Territories That Have Left The EU

The three territories of members of the EU that withdrew include Greenland, Saint Barthélemey, and French Algeria. Greenland became a member of the EU as part of Denmark in 1973. Even at its point of joining the EU, the public did not support the move. Hence, upon attainment of self-rule, 52% of Greenlanders voted against EU membership resulting in its exit in 1982. Saint Barthélemey is a French-speaking Caribbean island. It joined the EU as part of Guadeloupe, an overseas department of France. The membership of Saint Barthélemey ceased upon the cessation of Guadeloupe. French Algeria was a member of the European Union from 1957-1962. Algeria discontinued its membership in 1962 after independence from France.

The Process of Leaving the European Union

The process of leaving the European Union commences with the invocation of Article 50 which outlines the terms of a country’s withdrawal. The withdrawing country must notify the European Council in writing. On receiving the notice, the council arranges a meeting with the state intending to exit the EU. The meeting engages in discussions regarding the specific arrangements for the withdrawal and a framework for the country’s future relations with the EU. Article 50 stipulates that the European Council members representing the exiting member state shall not be included in the discussions or make decisions affecting it. Upon termination of membership to the EU, a country that wishes to rejoin the union shall follow procedures outlined in Article 49.

The United Kingdom’s Withdrawal Process

The first step towards Brexit was the referendum held on June 23, 2016, under the leadership of David Cameron, who at the time was the British Prime Minister. The referendum would determine whether the UK should leave the EU or not. The votes for leaving the union were the majority at 51.9% versus the 48.1% votes in favor of remaining in the EU. More than 30 million people voted with a turnout of 71.8% during elections.

▸ **Instruction A**: In the text on leaving the EU, what percentage of Greenlanders voted against EU membership after self-rule?

▸ **Data lines**:
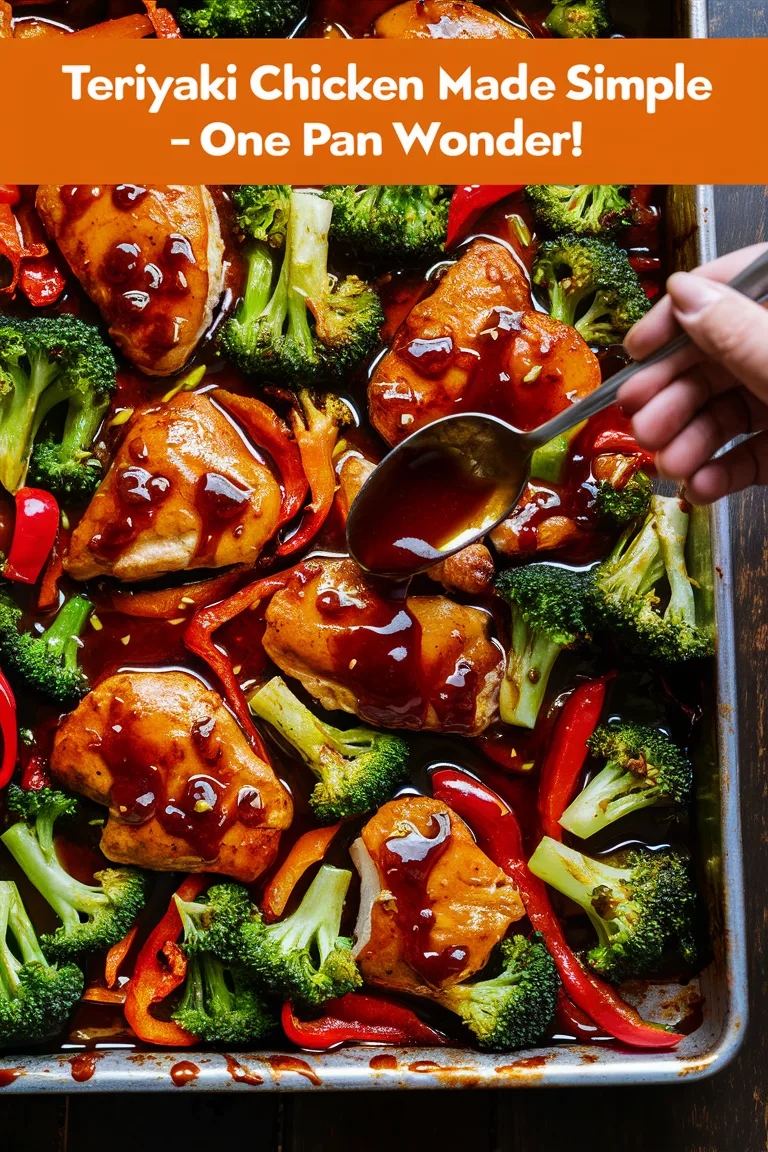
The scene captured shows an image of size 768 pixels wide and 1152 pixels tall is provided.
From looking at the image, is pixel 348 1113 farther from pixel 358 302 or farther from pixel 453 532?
pixel 358 302

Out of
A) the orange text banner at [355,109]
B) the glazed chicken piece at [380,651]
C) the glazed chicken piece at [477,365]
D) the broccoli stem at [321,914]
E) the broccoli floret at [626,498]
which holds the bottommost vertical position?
the broccoli stem at [321,914]

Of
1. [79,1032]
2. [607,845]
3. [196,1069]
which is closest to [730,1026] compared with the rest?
[607,845]

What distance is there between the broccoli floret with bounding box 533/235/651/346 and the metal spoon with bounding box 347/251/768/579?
73cm

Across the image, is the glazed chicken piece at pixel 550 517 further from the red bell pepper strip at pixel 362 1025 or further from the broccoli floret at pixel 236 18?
the broccoli floret at pixel 236 18

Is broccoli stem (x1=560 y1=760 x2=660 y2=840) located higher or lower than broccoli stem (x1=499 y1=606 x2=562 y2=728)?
lower

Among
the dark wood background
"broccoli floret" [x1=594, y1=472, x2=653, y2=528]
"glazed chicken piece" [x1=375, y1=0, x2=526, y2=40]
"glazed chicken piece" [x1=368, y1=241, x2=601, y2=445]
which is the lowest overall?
the dark wood background

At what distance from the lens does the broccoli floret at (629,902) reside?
10.4 feet

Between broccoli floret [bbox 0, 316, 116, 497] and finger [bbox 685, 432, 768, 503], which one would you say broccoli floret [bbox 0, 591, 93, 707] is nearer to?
broccoli floret [bbox 0, 316, 116, 497]

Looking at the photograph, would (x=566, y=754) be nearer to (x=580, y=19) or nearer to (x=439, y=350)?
(x=439, y=350)

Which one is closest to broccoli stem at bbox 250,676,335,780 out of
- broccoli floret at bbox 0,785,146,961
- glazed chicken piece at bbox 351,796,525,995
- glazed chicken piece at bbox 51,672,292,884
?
glazed chicken piece at bbox 51,672,292,884

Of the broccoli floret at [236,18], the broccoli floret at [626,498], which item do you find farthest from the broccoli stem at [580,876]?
the broccoli floret at [236,18]

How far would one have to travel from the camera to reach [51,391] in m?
3.33

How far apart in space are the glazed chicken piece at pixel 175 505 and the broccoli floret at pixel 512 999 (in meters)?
1.59

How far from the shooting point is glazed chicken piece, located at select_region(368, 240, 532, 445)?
329cm
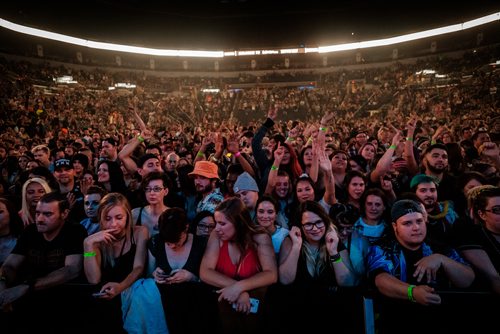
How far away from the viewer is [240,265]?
9.62 feet

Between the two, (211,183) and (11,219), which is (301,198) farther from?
(11,219)

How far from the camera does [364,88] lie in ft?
109

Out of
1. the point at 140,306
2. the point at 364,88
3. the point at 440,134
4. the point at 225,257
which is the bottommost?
the point at 140,306

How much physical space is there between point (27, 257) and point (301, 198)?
2.92 metres

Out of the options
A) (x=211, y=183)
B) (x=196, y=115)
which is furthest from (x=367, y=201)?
(x=196, y=115)

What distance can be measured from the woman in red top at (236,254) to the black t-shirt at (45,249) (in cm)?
130

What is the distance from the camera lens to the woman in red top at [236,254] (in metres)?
2.81

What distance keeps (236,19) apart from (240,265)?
34659 millimetres

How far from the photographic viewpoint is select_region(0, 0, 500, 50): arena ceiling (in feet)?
90.9

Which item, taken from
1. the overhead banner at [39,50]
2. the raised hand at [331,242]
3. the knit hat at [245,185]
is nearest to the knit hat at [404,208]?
the raised hand at [331,242]

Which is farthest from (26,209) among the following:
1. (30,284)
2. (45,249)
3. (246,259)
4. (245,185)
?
(246,259)

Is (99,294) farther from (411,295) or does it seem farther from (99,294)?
(411,295)

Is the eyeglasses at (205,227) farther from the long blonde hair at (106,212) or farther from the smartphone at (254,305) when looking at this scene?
the smartphone at (254,305)

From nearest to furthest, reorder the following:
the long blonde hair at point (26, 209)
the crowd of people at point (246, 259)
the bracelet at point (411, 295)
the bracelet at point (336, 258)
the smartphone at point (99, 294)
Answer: the bracelet at point (411, 295)
the crowd of people at point (246, 259)
the smartphone at point (99, 294)
the bracelet at point (336, 258)
the long blonde hair at point (26, 209)
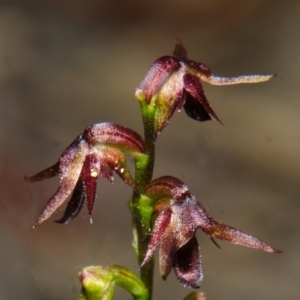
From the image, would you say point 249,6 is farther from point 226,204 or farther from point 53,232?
point 53,232

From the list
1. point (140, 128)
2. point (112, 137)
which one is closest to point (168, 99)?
point (112, 137)

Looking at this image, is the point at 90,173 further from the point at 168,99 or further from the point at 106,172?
the point at 168,99

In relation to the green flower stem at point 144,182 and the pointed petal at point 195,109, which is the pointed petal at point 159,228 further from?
the pointed petal at point 195,109

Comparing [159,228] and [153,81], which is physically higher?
[153,81]

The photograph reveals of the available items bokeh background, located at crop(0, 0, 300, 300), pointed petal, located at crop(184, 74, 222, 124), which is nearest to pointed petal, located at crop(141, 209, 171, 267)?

▸ **Instruction B**: Find each line in the listing that contains the string "furthest". Treat case as significant.

▸ **Result A**: 52%

▸ **Result B**:
which is furthest from (x=367, y=201)?
From nearest to furthest, reorder the following:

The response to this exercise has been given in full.